— OBJETIVO —
Liste todas as medidas que o trecho sobre reforma política defende ou apresenta como positivas para o sistema político brasileiro.

— TRECHO DO TEXTO —

O voto distrital misto é fundamental para uma mudança profunda na política brasileira. Ele garantirá que o representante popular comece a prestar contas ao eleitor e pare de tratar o mandato como um capital pessoal para fazer negócios em casas legislativas. Outro passo fundamental é o parlamentarismo. Precisamos reduzir drasticamente o número de partidos — a maioria mais do que absoluta deles só serve também para negócios não republicanos, não têm qualquer bandeira democrática efetiva, só nos estatutos — para implantar o parlamentarismo. Numa crise como a atual, por total inoperância, derruba-se o gabinete do primeiro-ministro e a vida segue sem traumas enormes, como os causados por impeachment. Temos que sair deste presidencialismo imperial que vivemos. A cláusula de barreiras, que vai erguendo o sarrafo e filtrando mais e mais as agremiações políticas, é um bom caminho.
No entanto, não é com este intuito republicano e democrático que o Congresso começa a discutir a implantação do chamado distritão. Longe disso. Trata-se de um golpe parlamentar contra os pré-candidatos a deputado estadual e federal sem mandato. E comprova que os vereadores, como sempre ocorre nos improvisos de que é feita a legislação eleitoral brasileira, foram usados de cobaia.
Pelo voto distrital misto, os Estados serão divididos por regiões eleitorais. O eleitor escolherá um representante de seu distrito, com o atual sistema de coeficiente eleitoral, e ainda serão eleitos candidatos por legenda, e a vaga fica com os mais votados. Com isso, garante-se a representação regional e também espaço para minorias, por exemplo.

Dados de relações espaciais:
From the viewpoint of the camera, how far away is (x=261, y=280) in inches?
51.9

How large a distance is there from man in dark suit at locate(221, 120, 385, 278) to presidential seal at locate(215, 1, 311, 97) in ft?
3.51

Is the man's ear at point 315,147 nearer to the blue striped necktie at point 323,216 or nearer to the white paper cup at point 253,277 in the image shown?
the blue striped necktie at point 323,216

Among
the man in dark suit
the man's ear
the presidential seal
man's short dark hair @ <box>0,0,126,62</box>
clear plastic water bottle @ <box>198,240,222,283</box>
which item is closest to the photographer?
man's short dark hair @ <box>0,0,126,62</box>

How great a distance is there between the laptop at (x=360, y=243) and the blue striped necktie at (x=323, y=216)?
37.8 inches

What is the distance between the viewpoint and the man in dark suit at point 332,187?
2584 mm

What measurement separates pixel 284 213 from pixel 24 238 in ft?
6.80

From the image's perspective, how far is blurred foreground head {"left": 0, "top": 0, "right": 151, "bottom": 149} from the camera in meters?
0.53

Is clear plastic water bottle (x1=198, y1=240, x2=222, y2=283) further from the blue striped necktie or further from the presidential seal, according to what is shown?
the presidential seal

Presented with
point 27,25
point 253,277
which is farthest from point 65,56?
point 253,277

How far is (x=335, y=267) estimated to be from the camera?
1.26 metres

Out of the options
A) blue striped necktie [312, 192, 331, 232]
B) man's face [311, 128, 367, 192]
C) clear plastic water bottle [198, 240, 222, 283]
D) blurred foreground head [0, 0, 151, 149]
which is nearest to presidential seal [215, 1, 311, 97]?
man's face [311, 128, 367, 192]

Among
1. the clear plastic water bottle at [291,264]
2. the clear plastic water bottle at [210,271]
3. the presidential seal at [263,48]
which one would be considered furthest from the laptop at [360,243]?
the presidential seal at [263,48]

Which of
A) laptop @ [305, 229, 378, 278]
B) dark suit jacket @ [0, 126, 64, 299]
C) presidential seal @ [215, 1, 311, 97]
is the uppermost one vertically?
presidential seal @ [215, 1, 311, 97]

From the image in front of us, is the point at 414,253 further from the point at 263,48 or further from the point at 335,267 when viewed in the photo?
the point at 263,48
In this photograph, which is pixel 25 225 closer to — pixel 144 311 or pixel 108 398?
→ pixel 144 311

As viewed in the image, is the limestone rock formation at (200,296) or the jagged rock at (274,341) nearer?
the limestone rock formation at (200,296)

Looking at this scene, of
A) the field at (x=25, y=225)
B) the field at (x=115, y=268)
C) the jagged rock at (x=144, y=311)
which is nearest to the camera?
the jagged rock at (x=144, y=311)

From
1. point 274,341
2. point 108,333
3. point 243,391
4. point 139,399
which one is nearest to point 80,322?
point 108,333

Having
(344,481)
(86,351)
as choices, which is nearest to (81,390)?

— RESULTADO DO EXERCÍCIO —
- O voto distrital misto
- O parlamentarismo
- A redução drástica do número de partidos
- A cláusula de barreiras